Recast the items as a numbered list, from the line containing "photograph in m?" through the line containing "is furthest from point 546,183?", both lines included. Leave out blank lines.

**GIVEN RECORDS**
########
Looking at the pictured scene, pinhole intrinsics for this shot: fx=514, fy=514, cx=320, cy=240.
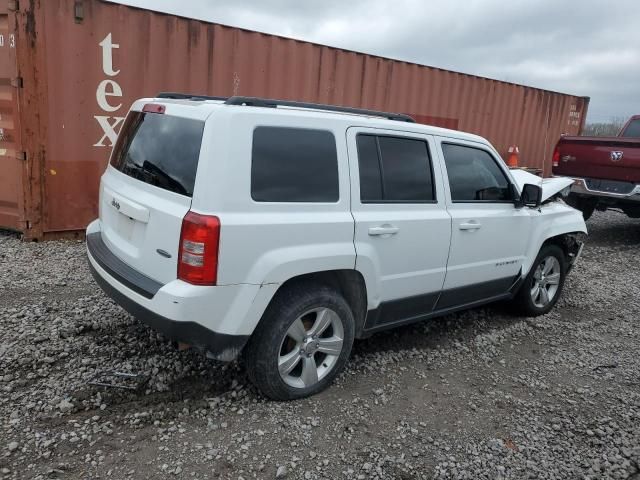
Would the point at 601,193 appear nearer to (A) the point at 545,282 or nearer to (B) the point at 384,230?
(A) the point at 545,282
########
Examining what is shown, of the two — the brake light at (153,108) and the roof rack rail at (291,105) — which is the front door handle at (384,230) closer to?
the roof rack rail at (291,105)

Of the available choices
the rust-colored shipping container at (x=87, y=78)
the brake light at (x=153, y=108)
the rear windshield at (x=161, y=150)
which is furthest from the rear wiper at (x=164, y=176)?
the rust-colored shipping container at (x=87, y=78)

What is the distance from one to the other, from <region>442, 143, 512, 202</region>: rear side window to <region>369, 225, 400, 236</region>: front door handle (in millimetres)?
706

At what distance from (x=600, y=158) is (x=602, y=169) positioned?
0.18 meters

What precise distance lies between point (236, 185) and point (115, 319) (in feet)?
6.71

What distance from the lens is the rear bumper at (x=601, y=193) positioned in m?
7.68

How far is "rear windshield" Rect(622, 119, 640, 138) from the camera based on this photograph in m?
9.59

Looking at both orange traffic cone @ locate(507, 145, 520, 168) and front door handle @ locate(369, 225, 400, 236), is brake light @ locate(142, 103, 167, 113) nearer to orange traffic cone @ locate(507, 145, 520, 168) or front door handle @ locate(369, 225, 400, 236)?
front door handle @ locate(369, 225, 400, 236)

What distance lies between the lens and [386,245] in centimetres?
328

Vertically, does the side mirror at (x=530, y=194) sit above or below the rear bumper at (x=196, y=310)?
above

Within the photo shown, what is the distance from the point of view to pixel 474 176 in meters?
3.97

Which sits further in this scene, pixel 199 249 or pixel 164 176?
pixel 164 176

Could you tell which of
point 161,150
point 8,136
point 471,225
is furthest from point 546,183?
########
**IN RESPONSE**
1. How far is "rear windshield" Rect(622, 119, 640, 138) from the camera based on this photograph in m?
2. 9.59
3. Looking at both orange traffic cone @ locate(507, 145, 520, 168) and front door handle @ locate(369, 225, 400, 236), is brake light @ locate(142, 103, 167, 113) nearer to orange traffic cone @ locate(507, 145, 520, 168) or front door handle @ locate(369, 225, 400, 236)?
4. front door handle @ locate(369, 225, 400, 236)
5. What distance lies between the lens and [386,245] in centimetres?
6. 328
7. Vertically, does the side mirror at (x=530, y=194) sit above or below the rear bumper at (x=196, y=310)?
8. above
9. Within the photo shown, what is the distance from the point of view to pixel 474 176 in meters?
10. 3.97
11. Which sits further in this scene, pixel 199 249 or pixel 164 176?
12. pixel 164 176
13. Could you tell which of
14. point 161,150
15. point 8,136
16. point 471,225
17. is furthest from point 546,183?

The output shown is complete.